The writing version of this is planning
everything out meticulously carefully at the plotting stage, so you have a
tight synopsis to stick to, with no surprises.
METHOD B
Or, when you're cooking, you can chop the
veg as you go along, so that some of them are cooking while you're chopping the
next lot. This saves time if you feel like you're up against it. But it does
mean the onions might be burnt by the time your carrots are ready.
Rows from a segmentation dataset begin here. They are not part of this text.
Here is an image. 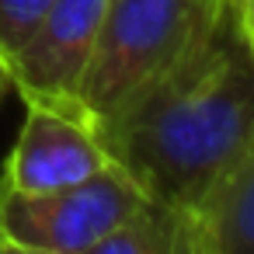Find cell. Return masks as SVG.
Masks as SVG:
<instances>
[{
	"label": "cell",
	"mask_w": 254,
	"mask_h": 254,
	"mask_svg": "<svg viewBox=\"0 0 254 254\" xmlns=\"http://www.w3.org/2000/svg\"><path fill=\"white\" fill-rule=\"evenodd\" d=\"M53 0H0V60H11V53L28 39Z\"/></svg>",
	"instance_id": "cell-8"
},
{
	"label": "cell",
	"mask_w": 254,
	"mask_h": 254,
	"mask_svg": "<svg viewBox=\"0 0 254 254\" xmlns=\"http://www.w3.org/2000/svg\"><path fill=\"white\" fill-rule=\"evenodd\" d=\"M11 94V73H7V63L0 60V101Z\"/></svg>",
	"instance_id": "cell-11"
},
{
	"label": "cell",
	"mask_w": 254,
	"mask_h": 254,
	"mask_svg": "<svg viewBox=\"0 0 254 254\" xmlns=\"http://www.w3.org/2000/svg\"><path fill=\"white\" fill-rule=\"evenodd\" d=\"M84 254H226L205 209L171 205L146 195L136 216Z\"/></svg>",
	"instance_id": "cell-6"
},
{
	"label": "cell",
	"mask_w": 254,
	"mask_h": 254,
	"mask_svg": "<svg viewBox=\"0 0 254 254\" xmlns=\"http://www.w3.org/2000/svg\"><path fill=\"white\" fill-rule=\"evenodd\" d=\"M226 254H254V132L205 205Z\"/></svg>",
	"instance_id": "cell-7"
},
{
	"label": "cell",
	"mask_w": 254,
	"mask_h": 254,
	"mask_svg": "<svg viewBox=\"0 0 254 254\" xmlns=\"http://www.w3.org/2000/svg\"><path fill=\"white\" fill-rule=\"evenodd\" d=\"M112 0H53L28 39L11 53V91L21 101L80 108L77 91Z\"/></svg>",
	"instance_id": "cell-5"
},
{
	"label": "cell",
	"mask_w": 254,
	"mask_h": 254,
	"mask_svg": "<svg viewBox=\"0 0 254 254\" xmlns=\"http://www.w3.org/2000/svg\"><path fill=\"white\" fill-rule=\"evenodd\" d=\"M105 132L84 108L25 101L21 132L4 160L0 185L11 191H53L115 167Z\"/></svg>",
	"instance_id": "cell-4"
},
{
	"label": "cell",
	"mask_w": 254,
	"mask_h": 254,
	"mask_svg": "<svg viewBox=\"0 0 254 254\" xmlns=\"http://www.w3.org/2000/svg\"><path fill=\"white\" fill-rule=\"evenodd\" d=\"M233 14H237L240 25L254 21V0H233Z\"/></svg>",
	"instance_id": "cell-10"
},
{
	"label": "cell",
	"mask_w": 254,
	"mask_h": 254,
	"mask_svg": "<svg viewBox=\"0 0 254 254\" xmlns=\"http://www.w3.org/2000/svg\"><path fill=\"white\" fill-rule=\"evenodd\" d=\"M233 0H112L77 101L101 132L115 129L230 18Z\"/></svg>",
	"instance_id": "cell-2"
},
{
	"label": "cell",
	"mask_w": 254,
	"mask_h": 254,
	"mask_svg": "<svg viewBox=\"0 0 254 254\" xmlns=\"http://www.w3.org/2000/svg\"><path fill=\"white\" fill-rule=\"evenodd\" d=\"M0 254H56V251H42V247H25V244H14V240H4V237H0Z\"/></svg>",
	"instance_id": "cell-9"
},
{
	"label": "cell",
	"mask_w": 254,
	"mask_h": 254,
	"mask_svg": "<svg viewBox=\"0 0 254 254\" xmlns=\"http://www.w3.org/2000/svg\"><path fill=\"white\" fill-rule=\"evenodd\" d=\"M240 32H244V39H247V46L254 49V21H247V25H240Z\"/></svg>",
	"instance_id": "cell-12"
},
{
	"label": "cell",
	"mask_w": 254,
	"mask_h": 254,
	"mask_svg": "<svg viewBox=\"0 0 254 254\" xmlns=\"http://www.w3.org/2000/svg\"><path fill=\"white\" fill-rule=\"evenodd\" d=\"M254 132V49L237 14L105 132L119 167L157 202L205 209Z\"/></svg>",
	"instance_id": "cell-1"
},
{
	"label": "cell",
	"mask_w": 254,
	"mask_h": 254,
	"mask_svg": "<svg viewBox=\"0 0 254 254\" xmlns=\"http://www.w3.org/2000/svg\"><path fill=\"white\" fill-rule=\"evenodd\" d=\"M143 202L146 191L119 164L53 191H11L0 185V237L56 254H84L126 226Z\"/></svg>",
	"instance_id": "cell-3"
}]
</instances>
The writing version of this is like when
you don't have time to finish the plot/synopsis properly before you have to
start writing it up. So you spend the whole time thinking, 'Uh oh, I'm not sure
if that bit really makes sense there now, shouldn't that bit happen first? Ah,
no time!' But you kind of have to carry on, thinking, 'I'll sort it out at the
end!'
METHOD C
Sometimes when you're cooking you ignore the recipe entirely, thinking, 'this'll do! This will probably be better. Sure it said dice finely, but I think big chunks are nicer.' Then you spend the rest of the time trying to chop the unwieldy big bits of vegetable with a knife while they are floating around in a bubbling pot, and thinking, 'why didn't I dice them when I had the chance! This makes no sense now. It's too late to take them back out again. I've started, they're half cooked. Why did I do this? Why? Why?'
One day I will stop being method C. But evidently not today.